*Exercise task:* Give only the number of lines in the entries below that contain the string "surface".
==== Extracted records ====
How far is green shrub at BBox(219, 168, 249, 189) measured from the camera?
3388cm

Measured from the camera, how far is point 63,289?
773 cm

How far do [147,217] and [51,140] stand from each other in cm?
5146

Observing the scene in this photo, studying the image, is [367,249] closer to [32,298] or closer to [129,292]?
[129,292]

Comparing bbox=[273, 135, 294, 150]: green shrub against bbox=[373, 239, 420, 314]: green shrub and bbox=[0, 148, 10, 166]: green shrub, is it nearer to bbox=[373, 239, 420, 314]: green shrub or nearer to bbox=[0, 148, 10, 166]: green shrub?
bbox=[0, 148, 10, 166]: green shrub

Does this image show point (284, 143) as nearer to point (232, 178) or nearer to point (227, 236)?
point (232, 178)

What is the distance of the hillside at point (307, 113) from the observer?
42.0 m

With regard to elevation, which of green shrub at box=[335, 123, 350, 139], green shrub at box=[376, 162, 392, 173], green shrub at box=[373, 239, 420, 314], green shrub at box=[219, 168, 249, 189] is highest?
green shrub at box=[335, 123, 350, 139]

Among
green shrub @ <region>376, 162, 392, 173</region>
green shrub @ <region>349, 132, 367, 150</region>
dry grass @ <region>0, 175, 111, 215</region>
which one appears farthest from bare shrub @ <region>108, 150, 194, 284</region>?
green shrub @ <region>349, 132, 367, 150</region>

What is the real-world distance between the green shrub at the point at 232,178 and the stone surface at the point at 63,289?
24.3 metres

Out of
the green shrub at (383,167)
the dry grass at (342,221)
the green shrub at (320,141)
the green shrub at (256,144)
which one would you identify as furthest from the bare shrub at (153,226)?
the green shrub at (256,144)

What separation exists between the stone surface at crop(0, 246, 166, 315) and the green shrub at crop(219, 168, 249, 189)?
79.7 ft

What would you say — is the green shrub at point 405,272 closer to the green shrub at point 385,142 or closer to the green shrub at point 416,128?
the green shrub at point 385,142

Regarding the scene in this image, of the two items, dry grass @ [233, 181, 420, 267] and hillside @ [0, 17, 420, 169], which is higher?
====
*Exercise response:* 2